Reproduce every record below exactly as it appears.

-- begin Data for the task --

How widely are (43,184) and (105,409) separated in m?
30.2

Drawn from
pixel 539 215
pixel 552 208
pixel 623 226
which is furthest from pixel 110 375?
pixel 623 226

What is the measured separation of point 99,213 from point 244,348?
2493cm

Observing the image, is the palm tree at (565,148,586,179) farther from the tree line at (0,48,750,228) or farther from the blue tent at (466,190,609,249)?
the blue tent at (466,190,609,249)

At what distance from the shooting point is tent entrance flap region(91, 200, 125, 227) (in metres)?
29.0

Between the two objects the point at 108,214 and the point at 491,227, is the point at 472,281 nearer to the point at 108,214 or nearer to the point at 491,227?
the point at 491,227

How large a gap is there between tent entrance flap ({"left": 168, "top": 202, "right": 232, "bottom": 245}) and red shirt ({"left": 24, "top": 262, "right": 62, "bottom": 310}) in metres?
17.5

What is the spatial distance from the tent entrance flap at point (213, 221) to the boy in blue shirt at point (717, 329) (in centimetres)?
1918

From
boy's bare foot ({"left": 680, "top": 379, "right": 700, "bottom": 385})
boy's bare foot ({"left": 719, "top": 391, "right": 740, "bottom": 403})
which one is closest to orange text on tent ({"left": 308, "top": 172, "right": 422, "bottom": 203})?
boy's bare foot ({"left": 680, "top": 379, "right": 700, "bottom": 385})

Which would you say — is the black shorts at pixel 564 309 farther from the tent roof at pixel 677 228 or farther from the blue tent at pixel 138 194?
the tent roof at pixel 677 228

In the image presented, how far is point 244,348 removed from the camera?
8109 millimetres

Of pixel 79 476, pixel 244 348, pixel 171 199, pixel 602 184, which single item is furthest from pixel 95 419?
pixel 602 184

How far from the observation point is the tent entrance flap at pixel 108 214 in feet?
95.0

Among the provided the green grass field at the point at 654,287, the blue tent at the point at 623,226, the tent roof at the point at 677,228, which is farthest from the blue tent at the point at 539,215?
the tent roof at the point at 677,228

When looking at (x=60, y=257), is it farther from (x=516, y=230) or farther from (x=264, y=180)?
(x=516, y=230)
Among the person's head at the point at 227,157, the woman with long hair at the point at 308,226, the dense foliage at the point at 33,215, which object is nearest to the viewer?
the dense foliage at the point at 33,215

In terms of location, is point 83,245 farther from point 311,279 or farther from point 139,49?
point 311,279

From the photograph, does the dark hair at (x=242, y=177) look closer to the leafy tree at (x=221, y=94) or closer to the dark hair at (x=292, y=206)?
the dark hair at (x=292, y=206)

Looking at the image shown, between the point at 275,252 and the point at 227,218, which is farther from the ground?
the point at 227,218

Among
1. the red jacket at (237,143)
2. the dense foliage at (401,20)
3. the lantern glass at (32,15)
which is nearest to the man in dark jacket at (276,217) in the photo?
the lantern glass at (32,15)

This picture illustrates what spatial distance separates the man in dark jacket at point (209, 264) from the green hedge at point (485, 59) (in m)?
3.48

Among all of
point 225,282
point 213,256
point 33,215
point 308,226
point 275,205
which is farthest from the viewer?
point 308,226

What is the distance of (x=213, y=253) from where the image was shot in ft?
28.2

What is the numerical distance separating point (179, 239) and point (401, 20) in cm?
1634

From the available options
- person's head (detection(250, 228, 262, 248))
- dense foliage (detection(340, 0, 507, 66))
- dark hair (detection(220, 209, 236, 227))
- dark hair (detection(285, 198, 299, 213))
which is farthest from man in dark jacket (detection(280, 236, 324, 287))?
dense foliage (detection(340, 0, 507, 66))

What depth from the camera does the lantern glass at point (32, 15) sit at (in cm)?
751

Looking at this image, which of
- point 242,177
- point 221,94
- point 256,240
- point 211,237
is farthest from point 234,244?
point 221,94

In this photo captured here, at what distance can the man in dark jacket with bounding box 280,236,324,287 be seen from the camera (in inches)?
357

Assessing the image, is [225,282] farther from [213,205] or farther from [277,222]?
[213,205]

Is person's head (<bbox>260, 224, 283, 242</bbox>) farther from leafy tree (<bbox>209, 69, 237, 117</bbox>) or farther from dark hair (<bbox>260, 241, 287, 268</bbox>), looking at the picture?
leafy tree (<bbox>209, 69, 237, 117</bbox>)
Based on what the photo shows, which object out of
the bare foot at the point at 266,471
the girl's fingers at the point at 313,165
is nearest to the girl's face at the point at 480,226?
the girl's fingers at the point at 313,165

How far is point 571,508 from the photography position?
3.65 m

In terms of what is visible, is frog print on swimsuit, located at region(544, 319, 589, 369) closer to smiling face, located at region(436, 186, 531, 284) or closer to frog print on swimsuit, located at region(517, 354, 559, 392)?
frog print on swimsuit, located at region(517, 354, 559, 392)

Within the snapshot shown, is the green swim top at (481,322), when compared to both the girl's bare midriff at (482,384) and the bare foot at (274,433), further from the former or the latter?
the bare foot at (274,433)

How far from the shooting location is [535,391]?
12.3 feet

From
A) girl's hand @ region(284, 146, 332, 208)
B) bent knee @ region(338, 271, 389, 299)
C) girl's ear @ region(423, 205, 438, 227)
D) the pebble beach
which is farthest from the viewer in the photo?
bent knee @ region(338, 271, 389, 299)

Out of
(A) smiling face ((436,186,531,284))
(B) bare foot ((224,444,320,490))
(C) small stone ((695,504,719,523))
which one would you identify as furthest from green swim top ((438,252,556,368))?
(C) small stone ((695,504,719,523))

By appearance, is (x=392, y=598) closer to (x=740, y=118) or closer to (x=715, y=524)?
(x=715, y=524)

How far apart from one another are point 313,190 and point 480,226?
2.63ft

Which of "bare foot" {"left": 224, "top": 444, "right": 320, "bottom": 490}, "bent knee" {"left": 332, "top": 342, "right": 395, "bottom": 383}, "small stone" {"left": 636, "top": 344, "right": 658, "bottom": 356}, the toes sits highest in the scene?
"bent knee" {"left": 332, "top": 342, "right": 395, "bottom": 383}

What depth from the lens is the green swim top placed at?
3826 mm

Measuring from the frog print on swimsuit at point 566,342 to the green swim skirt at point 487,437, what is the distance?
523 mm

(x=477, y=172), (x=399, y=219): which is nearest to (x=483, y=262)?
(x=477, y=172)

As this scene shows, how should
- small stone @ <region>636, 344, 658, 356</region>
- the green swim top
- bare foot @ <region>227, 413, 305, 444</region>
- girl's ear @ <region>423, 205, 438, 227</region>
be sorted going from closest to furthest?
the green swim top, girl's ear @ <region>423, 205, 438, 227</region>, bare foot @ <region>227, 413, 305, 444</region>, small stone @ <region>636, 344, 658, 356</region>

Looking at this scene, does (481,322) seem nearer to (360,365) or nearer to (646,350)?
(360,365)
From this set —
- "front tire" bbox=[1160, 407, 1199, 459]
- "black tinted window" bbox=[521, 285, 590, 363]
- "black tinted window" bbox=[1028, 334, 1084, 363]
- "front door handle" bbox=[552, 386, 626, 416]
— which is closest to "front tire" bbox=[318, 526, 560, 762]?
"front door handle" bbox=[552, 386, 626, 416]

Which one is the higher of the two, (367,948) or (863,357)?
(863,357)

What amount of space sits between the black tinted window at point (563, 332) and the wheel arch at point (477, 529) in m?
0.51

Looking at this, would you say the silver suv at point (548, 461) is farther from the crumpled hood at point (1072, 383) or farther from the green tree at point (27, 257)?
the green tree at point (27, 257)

-- end Data for the task --

#### [Expected answer]
How widely are (43,184) and (105,409) separated in m?
30.2

Drawn from
pixel 539 215
pixel 552 208
pixel 623 226
which is furthest from pixel 110 375?
pixel 623 226

What is the measured separation of point 99,213 from point 244,348?
2493cm

Observing the image, is the palm tree at (565,148,586,179) farther from the tree line at (0,48,750,228) or farther from the blue tent at (466,190,609,249)?
the blue tent at (466,190,609,249)

At what distance from the shooting point is tent entrance flap region(91, 200, 125, 227) (in metres)?
29.0

Between the two objects the point at 108,214 and the point at 491,227, is the point at 472,281 nearer to the point at 108,214 or nearer to the point at 491,227?
the point at 491,227

How large a gap is there between tent entrance flap ({"left": 168, "top": 202, "right": 232, "bottom": 245}) and red shirt ({"left": 24, "top": 262, "right": 62, "bottom": 310}) in metres?
17.5

What is the spatial distance from the tent entrance flap at point (213, 221) to the boy in blue shirt at point (717, 329) (in centimetres)?
1918

From
boy's bare foot ({"left": 680, "top": 379, "right": 700, "bottom": 385})
boy's bare foot ({"left": 719, "top": 391, "right": 740, "bottom": 403})
which one is closest to orange text on tent ({"left": 308, "top": 172, "right": 422, "bottom": 203})?
boy's bare foot ({"left": 680, "top": 379, "right": 700, "bottom": 385})

Which would you say — is the black shorts at pixel 564 309 farther from the tent roof at pixel 677 228 or farther from the blue tent at pixel 138 194?
the tent roof at pixel 677 228

In the image presented, how far is point 244,348 removed from the camera?
8109 millimetres

Of pixel 79 476, pixel 244 348, pixel 171 199, pixel 602 184, which single item is furthest from pixel 95 419?
pixel 602 184

How far from the observation point is the tent entrance flap at pixel 108 214 in feet?
95.0

Among the provided the green grass field at the point at 654,287, the blue tent at the point at 623,226, the tent roof at the point at 677,228, which is farthest from the blue tent at the point at 539,215?
the tent roof at the point at 677,228

When looking at (x=60, y=257), is it farther from (x=516, y=230) or farther from (x=264, y=180)?
(x=516, y=230)
Among the person's head at the point at 227,157, the woman with long hair at the point at 308,226, the dense foliage at the point at 33,215, which object is nearest to the viewer?
the dense foliage at the point at 33,215

In terms of location, is point 83,245 farther from point 311,279 or farther from point 139,49?
point 311,279

From the photograph, does the dark hair at (x=242, y=177) look closer to the leafy tree at (x=221, y=94) or closer to the dark hair at (x=292, y=206)?
the dark hair at (x=292, y=206)

Looking at the image shown, between the point at 275,252 and the point at 227,218, which is farther from the ground?
the point at 227,218

Among
1. the red jacket at (237,143)
2. the dense foliage at (401,20)
3. the lantern glass at (32,15)
which is nearest to the man in dark jacket at (276,217) in the photo?
the lantern glass at (32,15)

This picture illustrates what spatial distance separates the man in dark jacket at point (209, 264) from the green hedge at point (485, 59) (in m)?
3.48

Among all of
point 225,282
point 213,256
point 33,215
point 308,226
point 275,205
which is farthest from the viewer?
point 308,226

What is the distance of (x=213, y=253) from where the image was shot in ft?
28.2

What is the numerical distance separating point (179, 239) and point (401, 20) in cm?
1634

From the available options
- person's head (detection(250, 228, 262, 248))
- dense foliage (detection(340, 0, 507, 66))
- dark hair (detection(220, 209, 236, 227))
- dark hair (detection(285, 198, 299, 213))
which is farthest from man in dark jacket (detection(280, 236, 324, 287))?
dense foliage (detection(340, 0, 507, 66))

What depth from the camera does the lantern glass at point (32, 15) sit at (in cm)?
751

Looking at this image, which of
- point 242,177
- point 221,94
- point 256,240
- point 211,237
is farthest from point 234,244?
point 221,94

In this photo captured here, at what distance can the man in dark jacket with bounding box 280,236,324,287 be seen from the camera (in inches)?
357

Assessing the image, is [225,282] farther from [213,205] or farther from [277,222]?
[213,205]

Is person's head (<bbox>260, 224, 283, 242</bbox>) farther from leafy tree (<bbox>209, 69, 237, 117</bbox>) or farther from dark hair (<bbox>260, 241, 287, 268</bbox>), looking at the picture?
leafy tree (<bbox>209, 69, 237, 117</bbox>)
Based on what the photo shows, which object out of
the bare foot at the point at 266,471
the girl's fingers at the point at 313,165
is nearest to the girl's face at the point at 480,226?
the girl's fingers at the point at 313,165

How far is point 571,508 from the photography position?
3.65 m

In terms of what is visible, is frog print on swimsuit, located at region(544, 319, 589, 369) closer to smiling face, located at region(436, 186, 531, 284) or closer to frog print on swimsuit, located at region(517, 354, 559, 392)?
frog print on swimsuit, located at region(517, 354, 559, 392)

Within the snapshot shown, is the green swim top at (481,322), when compared to both the girl's bare midriff at (482,384) and the bare foot at (274,433), further from the former or the latter?
the bare foot at (274,433)

How far from the shooting location is [535,391]?
12.3 feet

From
A) girl's hand @ region(284, 146, 332, 208)
B) bent knee @ region(338, 271, 389, 299)
C) girl's ear @ region(423, 205, 438, 227)
D) the pebble beach
which is farthest from the viewer in the photo?
bent knee @ region(338, 271, 389, 299)

Out of
(A) smiling face ((436,186,531,284))
(B) bare foot ((224,444,320,490))
(C) small stone ((695,504,719,523))
which one would you identify as furthest from green swim top ((438,252,556,368))?
(C) small stone ((695,504,719,523))

By appearance, is (x=392, y=598) closer to (x=740, y=118) or closer to (x=715, y=524)?
(x=715, y=524)

How far apart from one another are point 313,190 and point 480,226?
2.63ft

Which of "bare foot" {"left": 224, "top": 444, "right": 320, "bottom": 490}, "bent knee" {"left": 332, "top": 342, "right": 395, "bottom": 383}, "small stone" {"left": 636, "top": 344, "right": 658, "bottom": 356}, the toes sits highest in the scene?
"bent knee" {"left": 332, "top": 342, "right": 395, "bottom": 383}

What depth from the lens is the green swim top placed at?
3826 mm

Measuring from the frog print on swimsuit at point 566,342 to the green swim skirt at point 487,437, what is the distance?
523 mm

(x=477, y=172), (x=399, y=219): which is nearest to (x=483, y=262)?
(x=477, y=172)

As this scene shows, how should
- small stone @ <region>636, 344, 658, 356</region>
- the green swim top
- bare foot @ <region>227, 413, 305, 444</region>
- girl's ear @ <region>423, 205, 438, 227</region>
be sorted going from closest to furthest?
the green swim top, girl's ear @ <region>423, 205, 438, 227</region>, bare foot @ <region>227, 413, 305, 444</region>, small stone @ <region>636, 344, 658, 356</region>

Looking at this scene, does (481,322) seem nearer to (360,365) or nearer to (646,350)?
(360,365)
From this set —
- "front tire" bbox=[1160, 407, 1199, 459]
- "black tinted window" bbox=[521, 285, 590, 363]
- "black tinted window" bbox=[1028, 334, 1084, 363]
- "front door handle" bbox=[552, 386, 626, 416]
— which is closest to "front tire" bbox=[318, 526, 560, 762]?
"front door handle" bbox=[552, 386, 626, 416]

Which one is the higher of the two, (367,948) or (863,357)?
(863,357)

What amount of space sits between the black tinted window at point (563, 332) and the wheel arch at point (477, 529) in m?
0.51

Looking at this, would you say the silver suv at point (548, 461) is farther from the crumpled hood at point (1072, 383) or farther from the green tree at point (27, 257)?
the green tree at point (27, 257)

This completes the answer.